Yes, Steve agrees, “For years Intel has been talking about perceptual computing.” The RealSense is a parallax camera embedded into the device, correct? So it can tell distance along with detecting other characteristics? “Right,” Erin says, and I’d like to think that myself and the other developers are working toward this. “We have all this power,” she comments, and now they have to figure out what to do with it. “It’s a great place to be,” Erin enthuses.

What other features have you found particularly exciting? Steve wonders. One of the things they’re really curious about, Erin replies, is emotion tracking. Basically, emotion tracking measures arousal, how excited you are about the content in front of you.

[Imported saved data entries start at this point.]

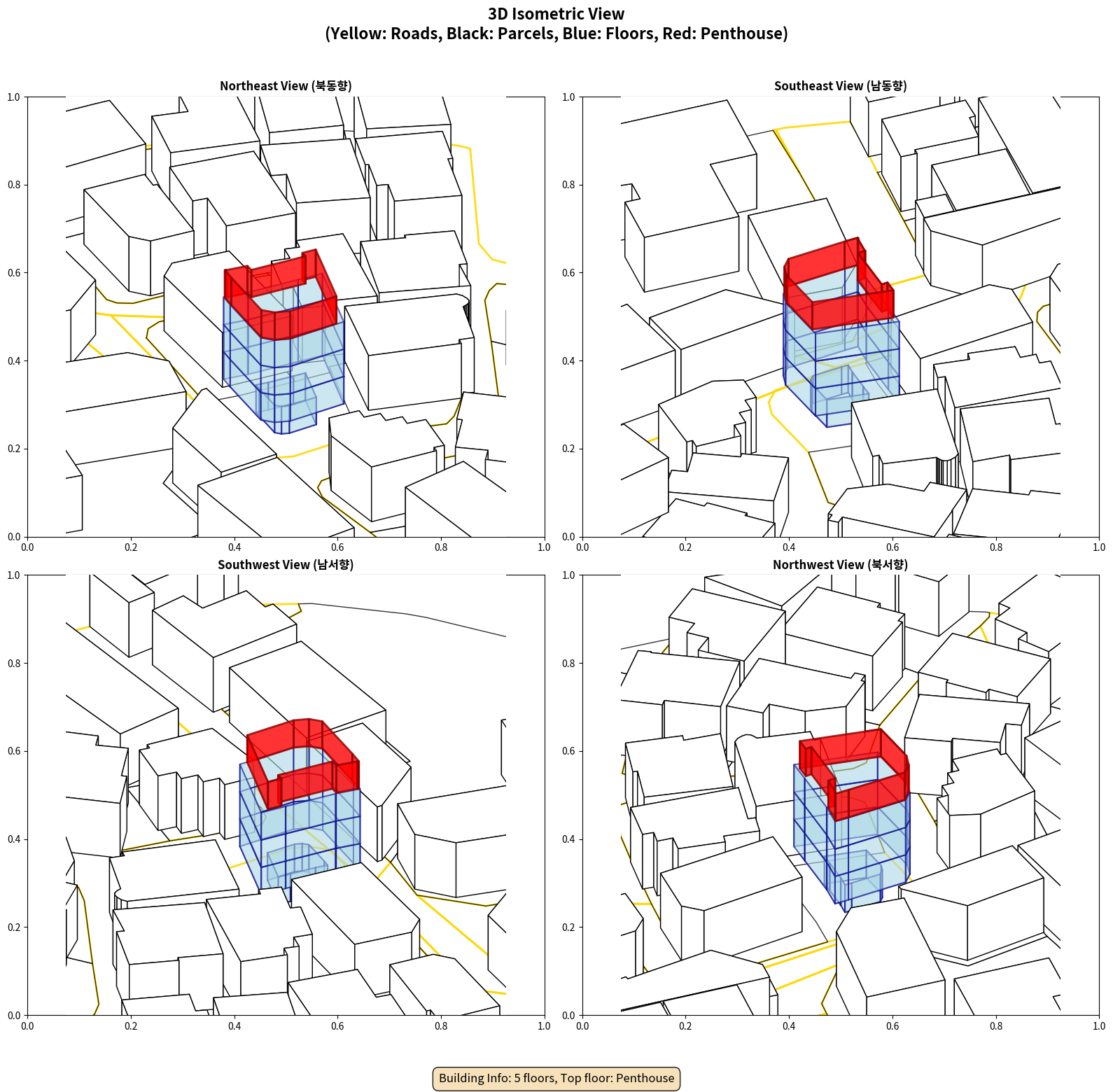 3D Isometric View
(Yellow: Roads, Black: Parcels, Blue: Floors, Red: Penthouse)

Northeast View (북동향)

1.0
0.8
0.6
0.4
0.2
0.0
0.0 0.2 0.4 0.6 0.8 1.0

Southeast View (남동향)

1.0
0.8
0.6
0.4
0.2
0.0
0.0 0.2 0.4 0.6 0.8 1.0

Southwest View (남서향)

1.0
0.8
0.6
0.4
0.2
0.0
0.0 0.2 0.4 0.6 0.8 1.0

Northwest View (북서향)

1.0
0.8
0.6
0.4
0.2
0.0
0.0 0.2 0.4 0.6 0.8 1.0

Building Info: 5 floors, Top floor: Penthouse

Combining this with stress level measurement would enable the development of a four point axes in which the “in between emotions” could be tracked, enhancing the experience for gamers. Biometrics really takes analytics to a whole knew level, she explains. You can really track when a player is bored or excited in the game. Or on the business side, you can track how they’re feeling right before they make a game purchase.

Drawing the interview to a close, Steve asks, “What’s next?” After Nevermind is fully launched around Halloween this year, Erin hopes to work toward the clinical applications for this technology. She is also excited to begin development on their next biofeedback-enhanced game.